SET TASK :: Copy exactly the run of lines that begins at the line with "How far is pixel" and ends at the final line of the entries.

┌────────

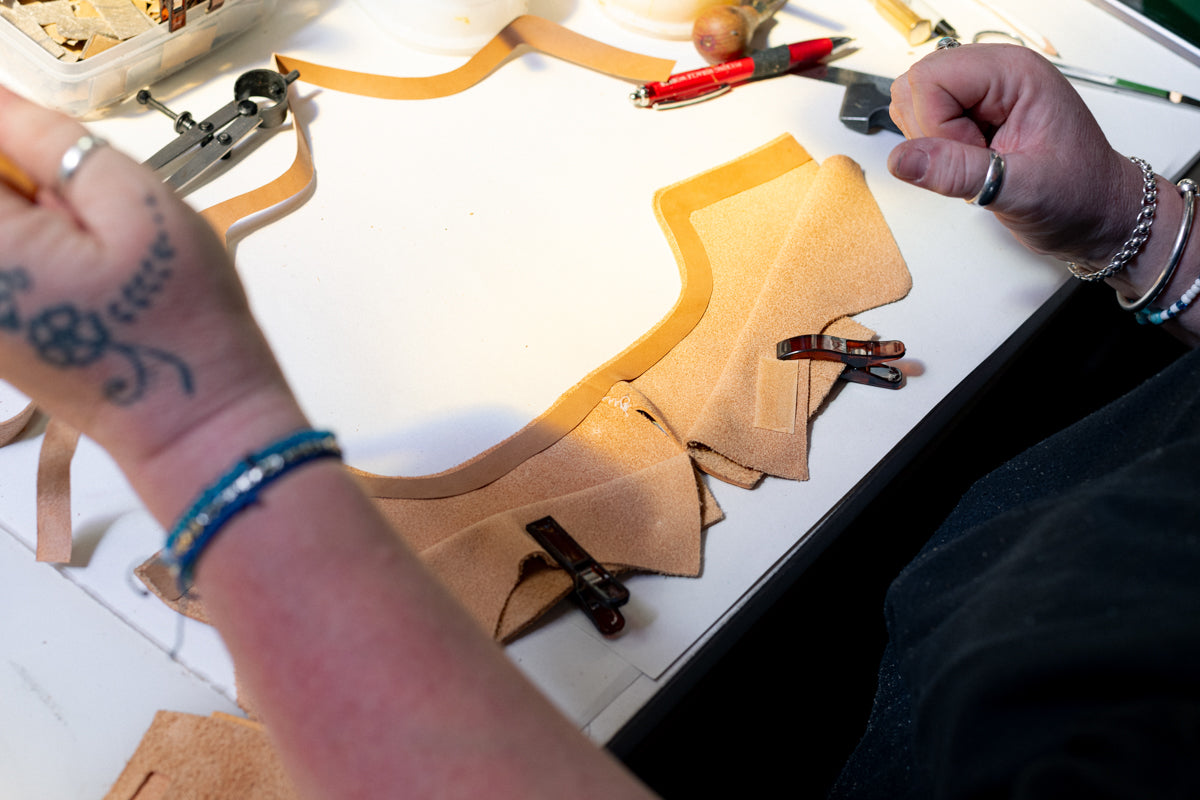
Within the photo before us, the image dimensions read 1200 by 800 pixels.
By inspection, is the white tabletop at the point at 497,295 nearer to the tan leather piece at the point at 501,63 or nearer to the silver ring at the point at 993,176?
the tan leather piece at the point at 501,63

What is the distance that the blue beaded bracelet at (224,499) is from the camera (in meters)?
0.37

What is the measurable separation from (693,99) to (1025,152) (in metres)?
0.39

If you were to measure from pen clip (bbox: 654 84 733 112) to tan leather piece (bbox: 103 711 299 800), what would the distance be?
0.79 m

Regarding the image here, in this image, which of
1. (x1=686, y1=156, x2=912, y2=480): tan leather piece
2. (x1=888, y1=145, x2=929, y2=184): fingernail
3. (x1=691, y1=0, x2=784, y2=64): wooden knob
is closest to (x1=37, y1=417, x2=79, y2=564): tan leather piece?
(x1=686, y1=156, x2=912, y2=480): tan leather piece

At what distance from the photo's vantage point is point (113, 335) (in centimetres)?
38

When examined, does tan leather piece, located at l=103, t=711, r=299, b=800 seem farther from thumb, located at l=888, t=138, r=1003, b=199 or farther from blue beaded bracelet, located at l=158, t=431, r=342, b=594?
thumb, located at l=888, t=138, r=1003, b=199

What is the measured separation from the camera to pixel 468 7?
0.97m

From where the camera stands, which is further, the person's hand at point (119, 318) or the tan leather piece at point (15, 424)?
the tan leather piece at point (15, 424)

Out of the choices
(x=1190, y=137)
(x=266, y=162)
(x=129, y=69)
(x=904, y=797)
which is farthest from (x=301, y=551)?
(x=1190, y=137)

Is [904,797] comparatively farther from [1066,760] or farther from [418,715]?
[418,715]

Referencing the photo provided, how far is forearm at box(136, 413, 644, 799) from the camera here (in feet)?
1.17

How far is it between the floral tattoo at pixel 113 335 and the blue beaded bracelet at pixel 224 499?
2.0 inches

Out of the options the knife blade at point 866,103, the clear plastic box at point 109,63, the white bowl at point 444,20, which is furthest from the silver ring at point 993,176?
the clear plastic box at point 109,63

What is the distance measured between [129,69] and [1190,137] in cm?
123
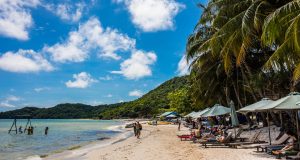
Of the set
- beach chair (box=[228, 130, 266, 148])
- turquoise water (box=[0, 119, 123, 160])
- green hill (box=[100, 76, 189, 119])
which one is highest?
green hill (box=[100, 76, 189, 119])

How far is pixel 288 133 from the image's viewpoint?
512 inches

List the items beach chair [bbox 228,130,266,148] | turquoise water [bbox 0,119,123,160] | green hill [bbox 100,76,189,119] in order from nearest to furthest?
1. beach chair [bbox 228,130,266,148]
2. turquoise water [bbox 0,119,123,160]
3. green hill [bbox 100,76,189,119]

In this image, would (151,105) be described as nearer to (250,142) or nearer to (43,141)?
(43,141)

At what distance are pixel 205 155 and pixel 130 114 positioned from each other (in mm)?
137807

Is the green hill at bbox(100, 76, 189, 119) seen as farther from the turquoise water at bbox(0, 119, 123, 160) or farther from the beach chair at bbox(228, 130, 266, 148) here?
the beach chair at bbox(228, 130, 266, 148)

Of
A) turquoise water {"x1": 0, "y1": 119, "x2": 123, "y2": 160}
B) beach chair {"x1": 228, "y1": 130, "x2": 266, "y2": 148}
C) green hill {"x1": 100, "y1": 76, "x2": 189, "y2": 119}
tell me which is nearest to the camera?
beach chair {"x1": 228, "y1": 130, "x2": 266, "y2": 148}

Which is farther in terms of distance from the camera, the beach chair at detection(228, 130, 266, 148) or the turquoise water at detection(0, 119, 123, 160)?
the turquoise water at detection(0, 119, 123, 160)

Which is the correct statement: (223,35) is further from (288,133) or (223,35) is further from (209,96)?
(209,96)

└────────

FULL RESPONSE ::
How far is pixel 288 133 from the image's viewpoint?
512 inches

List the items beach chair [bbox 228,130,266,148] | turquoise water [bbox 0,119,123,160] | green hill [bbox 100,76,189,119] in order from nearest to furthest?
1. beach chair [bbox 228,130,266,148]
2. turquoise water [bbox 0,119,123,160]
3. green hill [bbox 100,76,189,119]

In this image, would (151,105) be described as nearer to (250,142) or nearer to (43,141)?
(43,141)

At what distance are pixel 205 155 and pixel 130 114 positioned from each other (in mm)?
137807

Is the green hill at bbox(100, 76, 189, 119) seen as farther from the turquoise water at bbox(0, 119, 123, 160) or farther from the beach chair at bbox(228, 130, 266, 148) here?
the beach chair at bbox(228, 130, 266, 148)

Of
A) turquoise water {"x1": 0, "y1": 119, "x2": 123, "y2": 160}
B) beach chair {"x1": 228, "y1": 130, "x2": 266, "y2": 148}
C) green hill {"x1": 100, "y1": 76, "x2": 189, "y2": 119}
tell me which is nearest to the camera?
beach chair {"x1": 228, "y1": 130, "x2": 266, "y2": 148}

Which is farther in terms of distance from the camera, the beach chair at detection(228, 130, 266, 148) or the turquoise water at detection(0, 119, 123, 160)?
the turquoise water at detection(0, 119, 123, 160)

Which is the correct statement: (223,35) is further from (288,133) or (223,35) is further from (209,96)?
(209,96)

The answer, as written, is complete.